Is there any special way to read newsock->sk ?

how do i pass the ebpf verifier?


Solution

  • You are on the right track. In your first example you are dereferencing newsock->sk in the function call with is not allowed directly.

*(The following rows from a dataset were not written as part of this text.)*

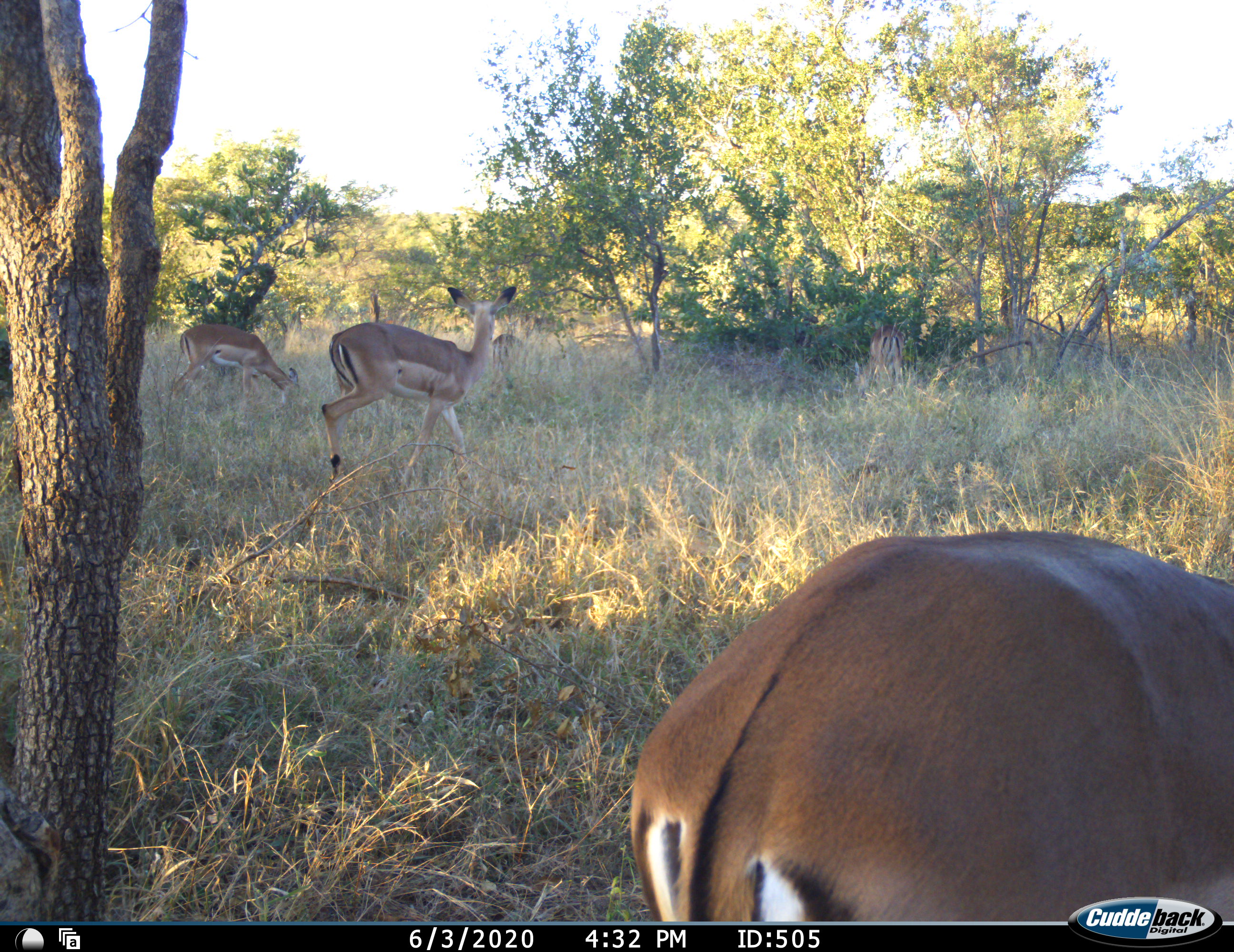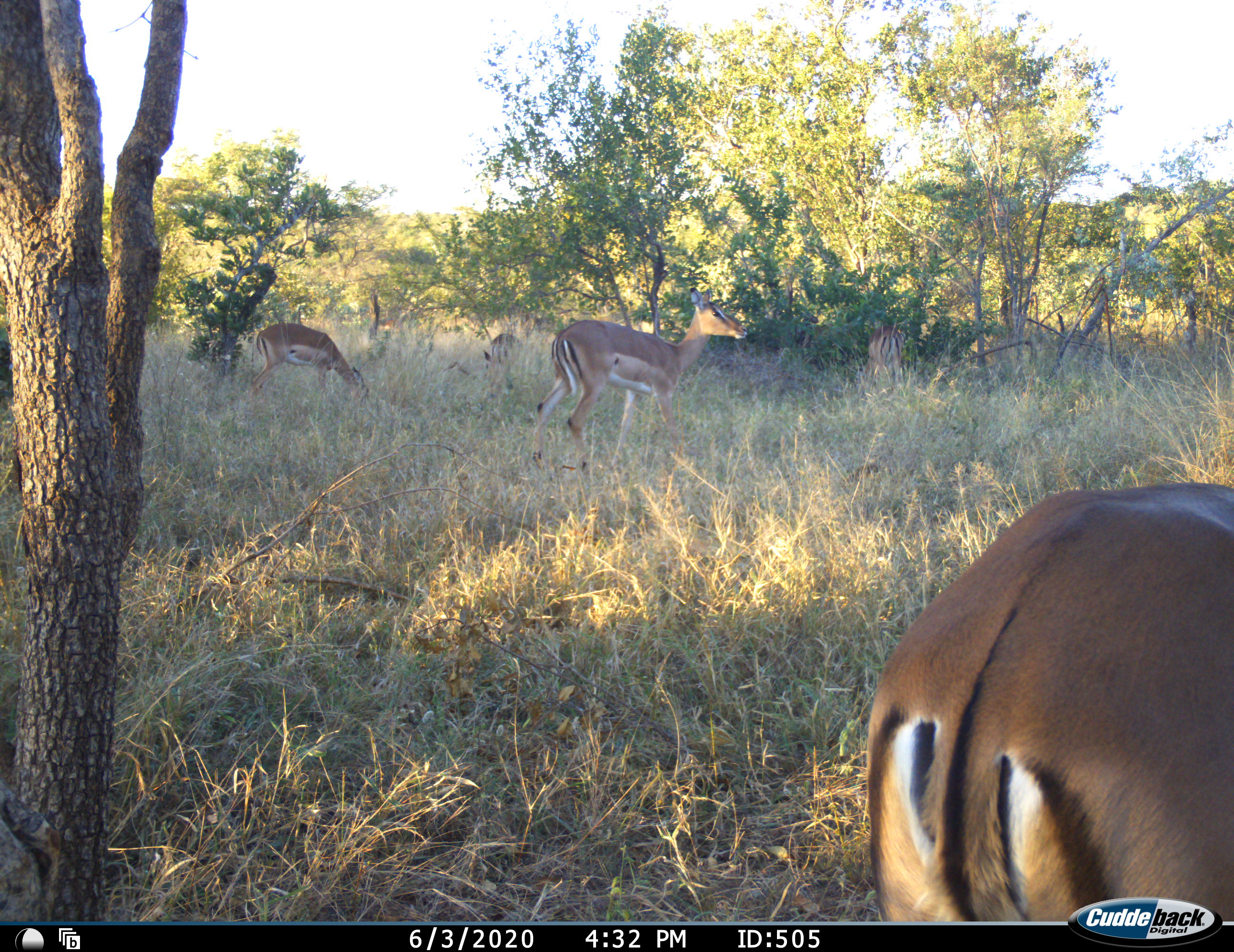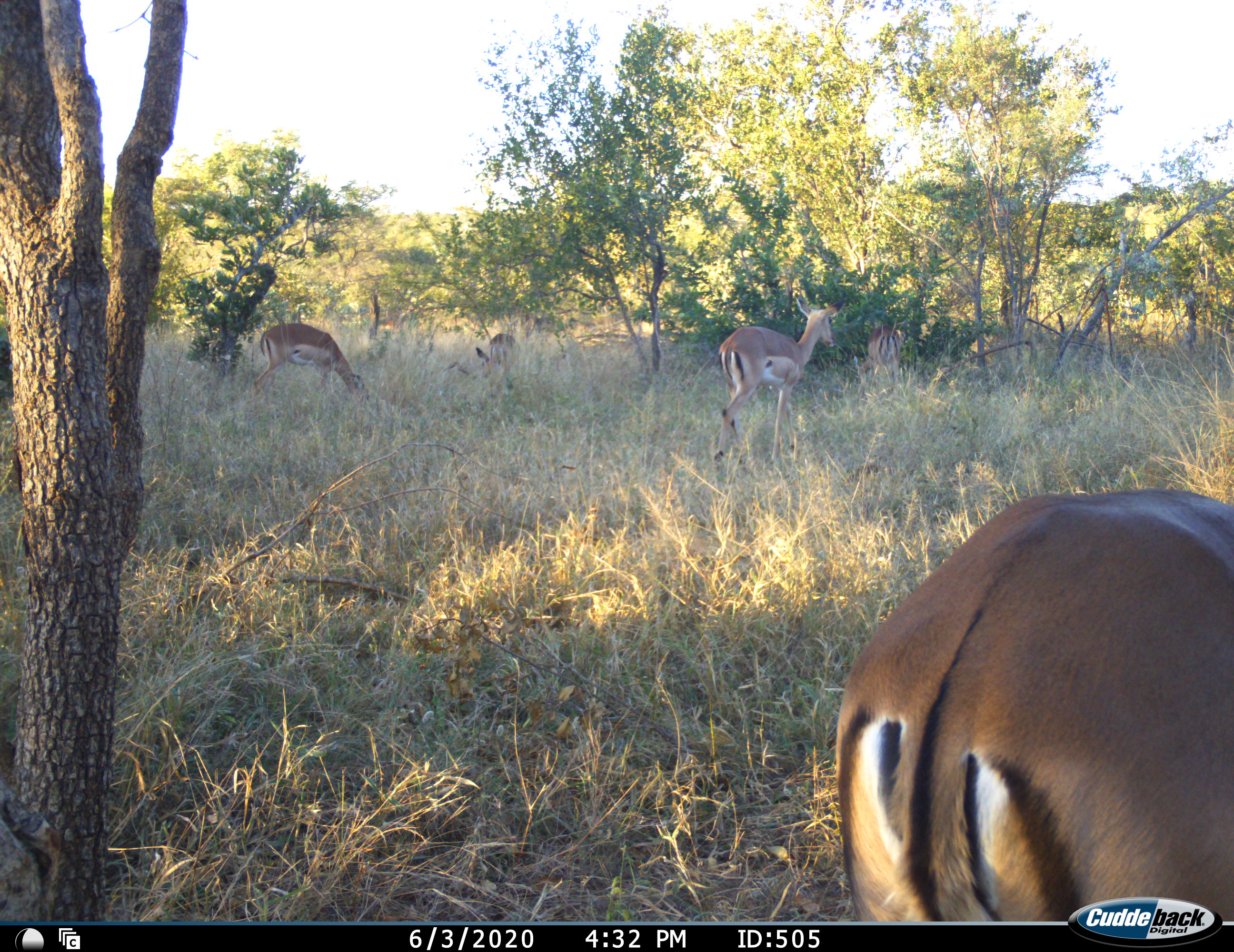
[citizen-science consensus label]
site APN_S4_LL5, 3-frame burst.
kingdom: Animalia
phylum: Chordata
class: Mammalia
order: Artiodactyla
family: Bovidae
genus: Aepyceros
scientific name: Aepyceros melampus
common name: impala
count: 5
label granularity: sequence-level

    struct socket *newsock = (struct socket *)PT_REGS_PARM2(ctx);
    bpf_trace_printk("inet_accept called\n", sizeof("inet_accept called\n"));
    struct sock_key sk_key = {0, };
    extract_sock_key(newsock->sk, &sk_key);
    

    In the C world you are casting the pointer in PARAM2 to a (struct socket *) but the verifier does not see that. It only sees that you took a number but it doesn't know that type it is or even that it is a pointer. So you can't dereference using *newsock, you need to do it via bpf_probe_read_kernel.

    In your last program, you made a simple mistake:

    struct socket *newsock = (struct socket *)PT_REGS_PARM2(ctx);
    if (newsock == NULL) {
        return 0;
    }
    
    __u16 type = 0;
    bpf_probe_read_kernel(&type, sizeof(__u16), &newsock->type);
    
    struct sock *sk = NULL;
    bpf_probe_read_kernel(sk, sizeof(sk), newsock->sk);
    

    When you write &newsock->type this translates into netsock + offsetof(newsock.type) because you take the address of the dereferenced field. So no actual memory is read, that is valid.

    But when you write newsock->sk without taking the address you actually perform a memory lookup which isn't allowed. So you should write it as &newsock->sk as well even though the value contained in the field is a pointer.